ECLI:NL:HR:2021:302
Hoge Raad
- Artikel 80a RO-zaken
- Rechtspraak.nl
Cassatieberoep tegen uitspraak Rechtbank Gelderland inzake navorderingsaanslag inkomstenbelasting
In deze zaak heeft de Hoge Raad op 26 februari 2021 uitspraak gedaan in het cassatieberoep van [X] te [Z] tegen de Staatssecretaris van Financiën. Het beroep was gericht tegen een uitspraak van de Rechtbank Gelderland van 20 augustus 2020, waarin het verzet van belanghebbende tegen een navorderingsaanslag in de inkomstenbelasting/premie volksverzekeringen over het jaar 2015 werd behandeld.

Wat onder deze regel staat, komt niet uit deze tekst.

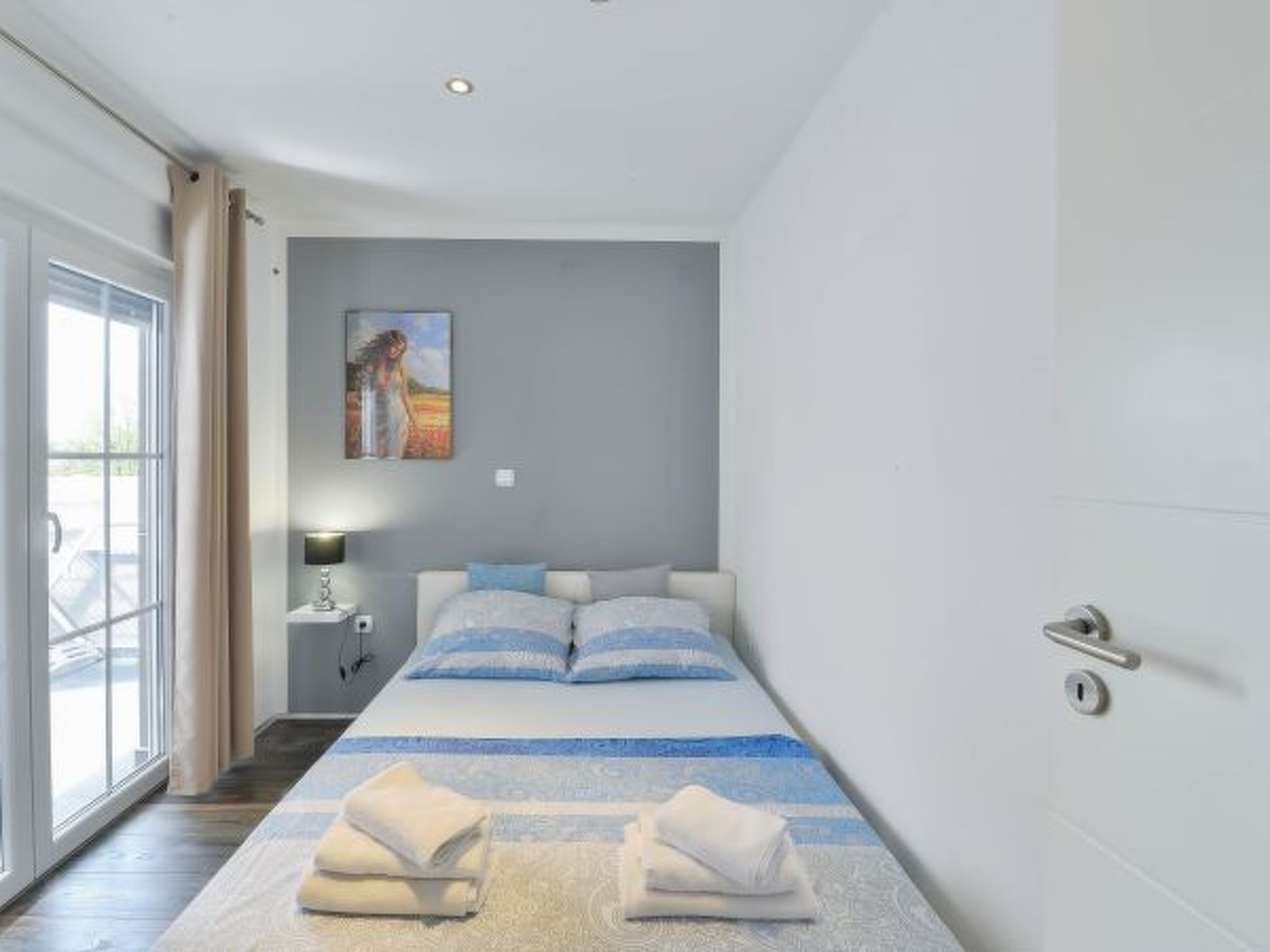 Holiday home Viktoria with pool - Image-tags.info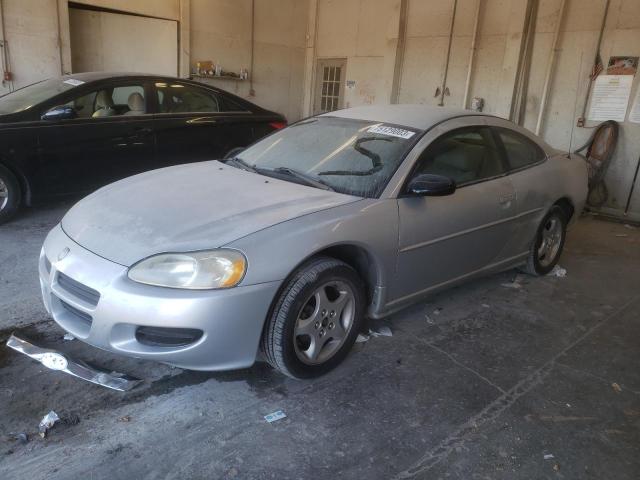 2002 Dodge Stratus SE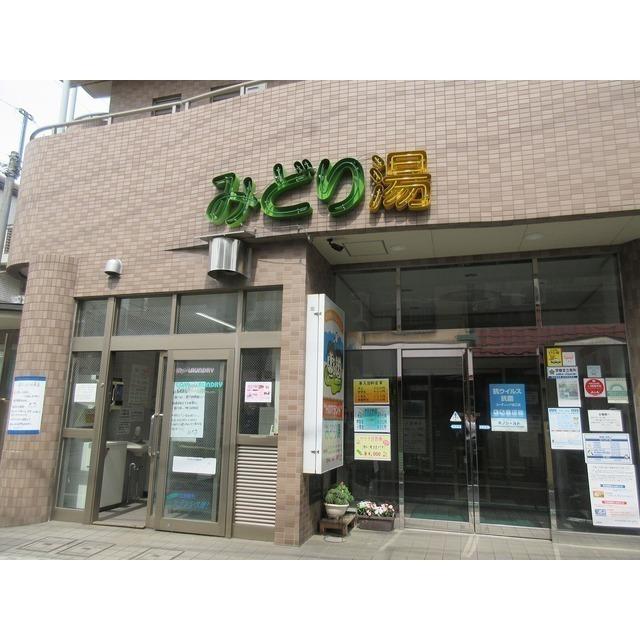 ＬＯＣ’Ｓ赤羽志茂（303） 物件画像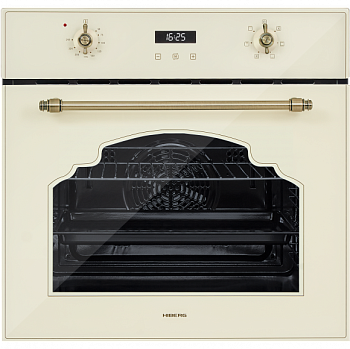 Духовой шкаф Hiberg VM 6260 1YR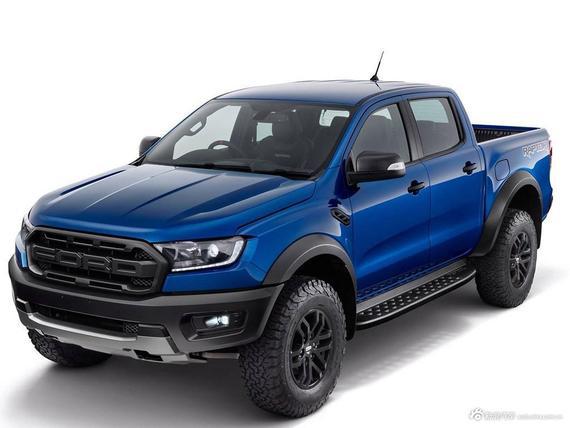 [知识帖]看车更全面 Ranger 值得买吗？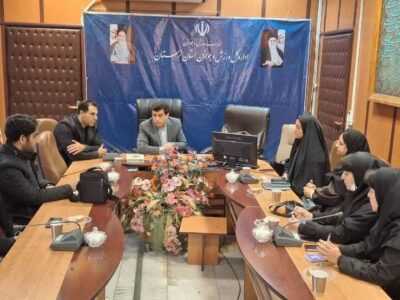 حسنوند: نقش شورای مشورتی جوانان در انتقال مطالبات و ایده‌های نسل جوان موثر است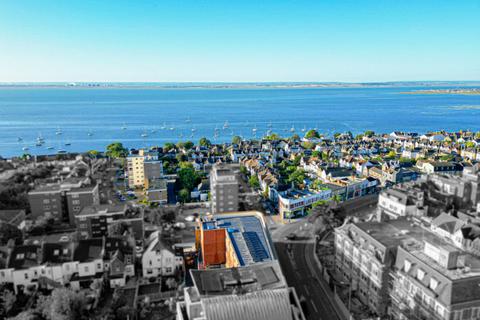 1 bedroom flat for sale, Broadway, Leigh-on-sea, SS9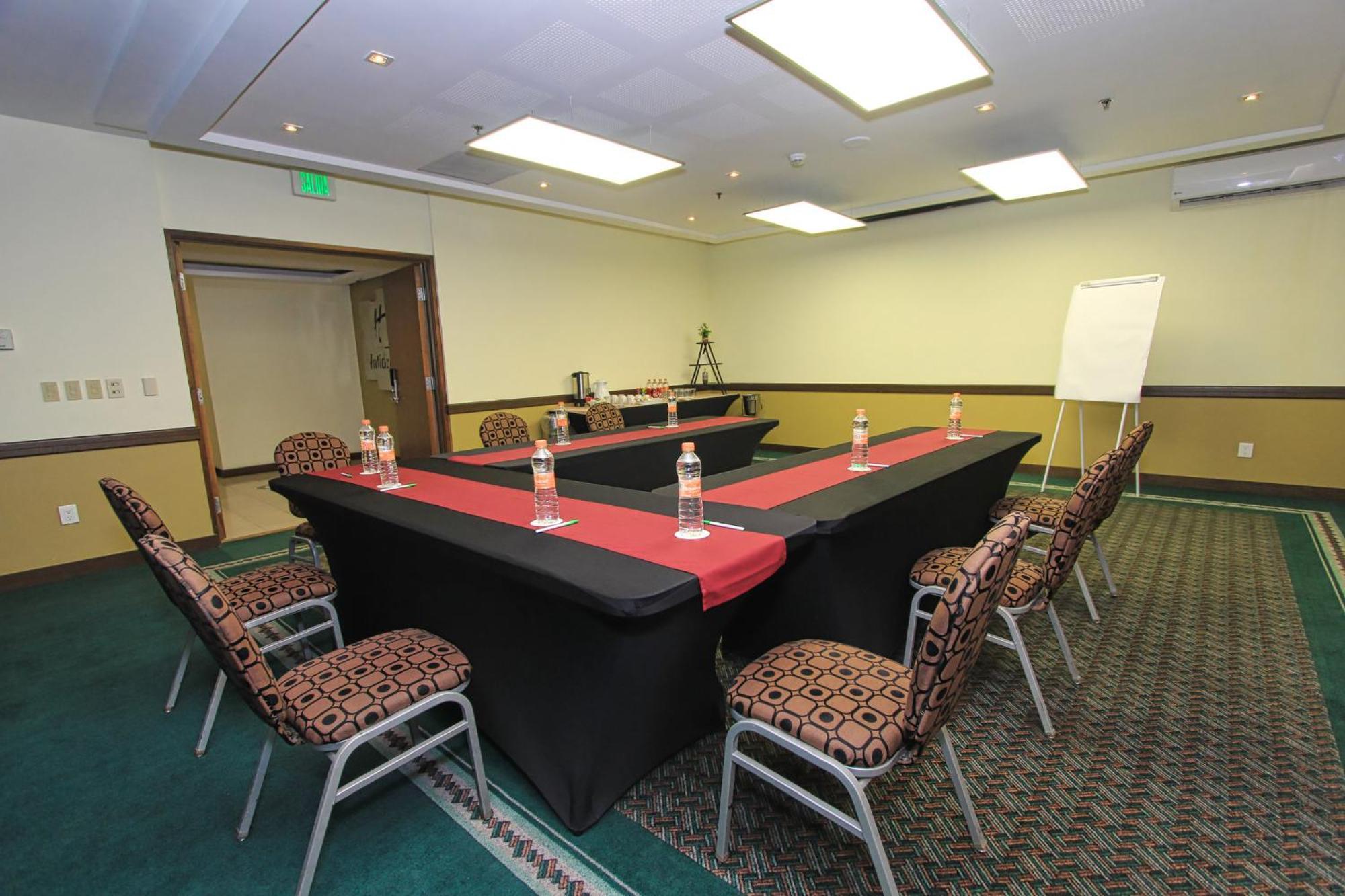 Holiday Inn Leon By Ihg Exteriér fotografie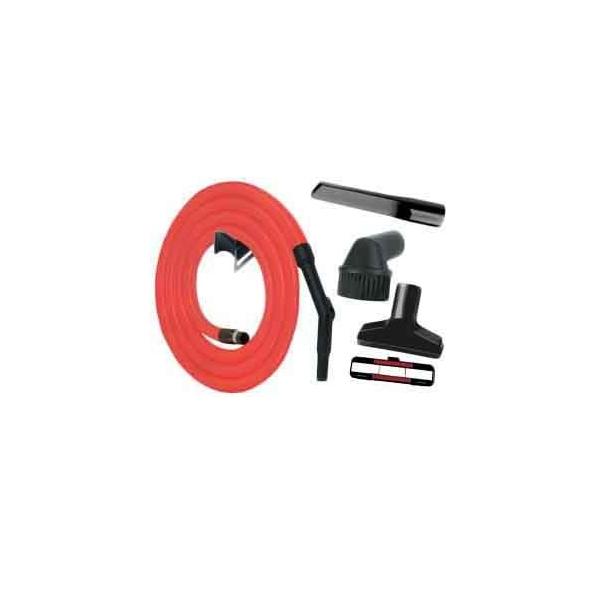 cleanpower Autosaugset, signalrot CP-205 cleanpower Autosaugset, signalrot CP-205 von cleanpower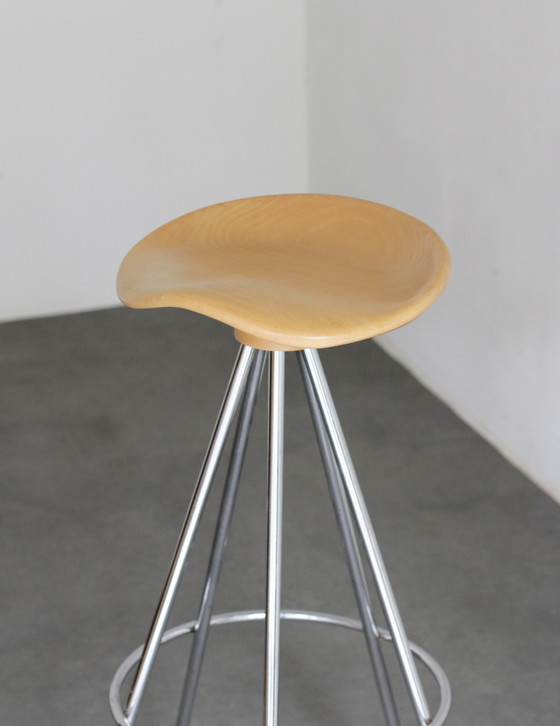 Image 1 of Jamaica barkruk van Pepe Cortes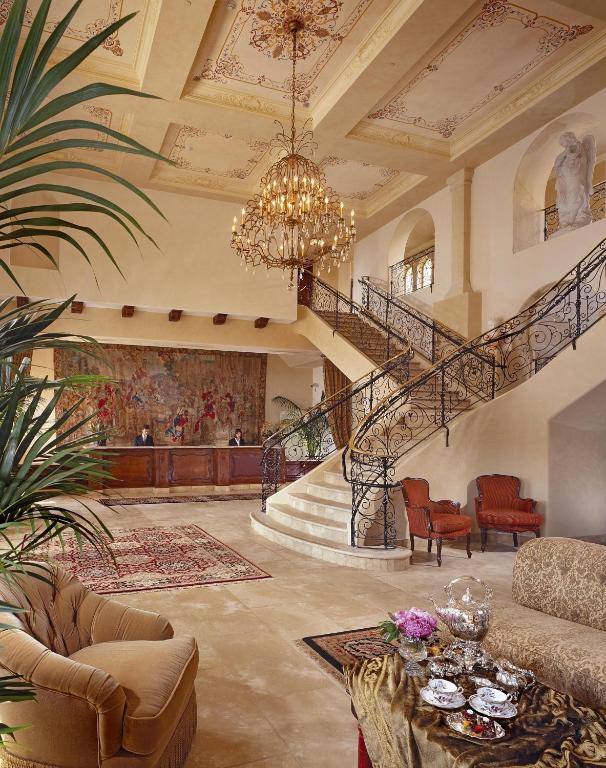Ayres Hotel Manhattan Beach - main image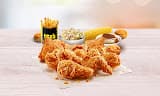 Photo of Tex's Chicken & Burgers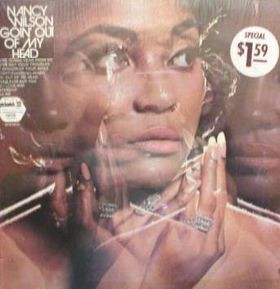 Bild Nancy Wilson – Goin’ Out Of My Head | Vinyl, LP, Album, Stereo, Reissue | Funk / Soul, Pop | US Schallplatten Ankauf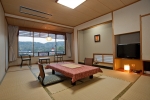 Shrine side room | Jukeiso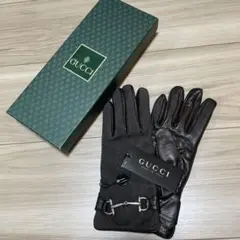 2025年最新】GUCCI カラー：ブラウン系 手袋・アームカバーの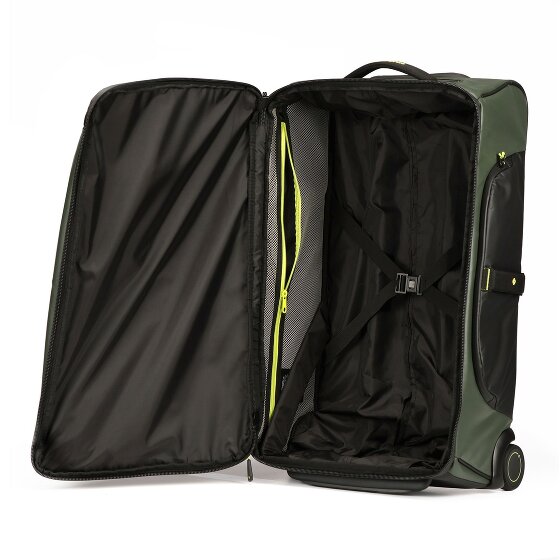 Samsonite Paradiver Light 2 wielen Reistas 67 cm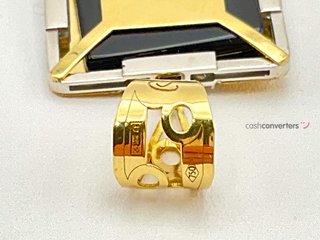 colgante oro 18k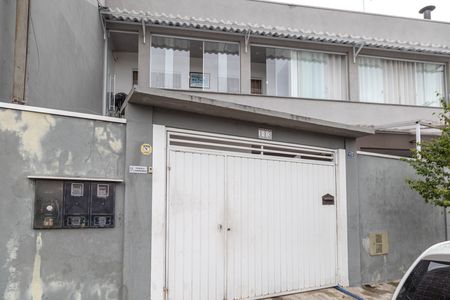 Casa para alugar com 70m², 2 quartos e sem vagaFachada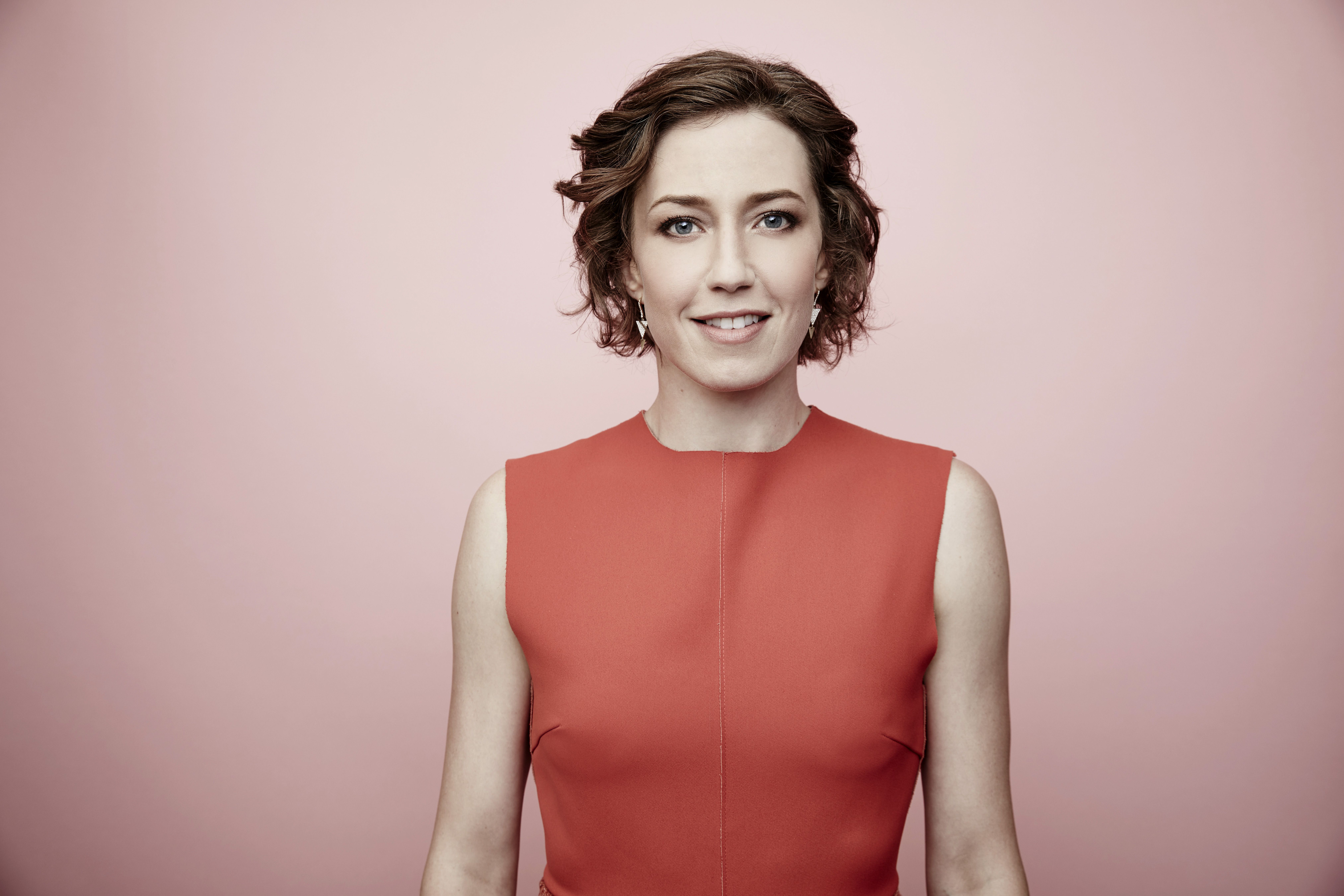 8099x5400 Carrie Coon Wallpaper, HD Celebrities Wallpaper, 4k Wallpaper, Image, Background, Photos and Picture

De Hoge Raad heeft de ontvankelijkheid van het cassatieberoep beoordeeld en geconcludeerd dat de klachten over de uitspraak van de Rechtbank niet kunnen slagen. Daarom heeft de Hoge Raad besloten om het beroep in cassatie niet-ontvankelijk te verklaren, gebruikmakend van artikel 80a van de Wet op de rechterlijke organisatie. Tevens heeft de Hoge Raad geen aanleiding gezien om een veroordeling in de proceskosten uit te spreken. Deze beslissing is openbaar uitgesproken en is genomen door de raadsheer J. Wortel als voorzitter, samen met de raadsheren A.F.M.Q. Beukers-van Dooren en P.A.G.M. Cools, in aanwezigheid van waarnemend griffier F. Treuren.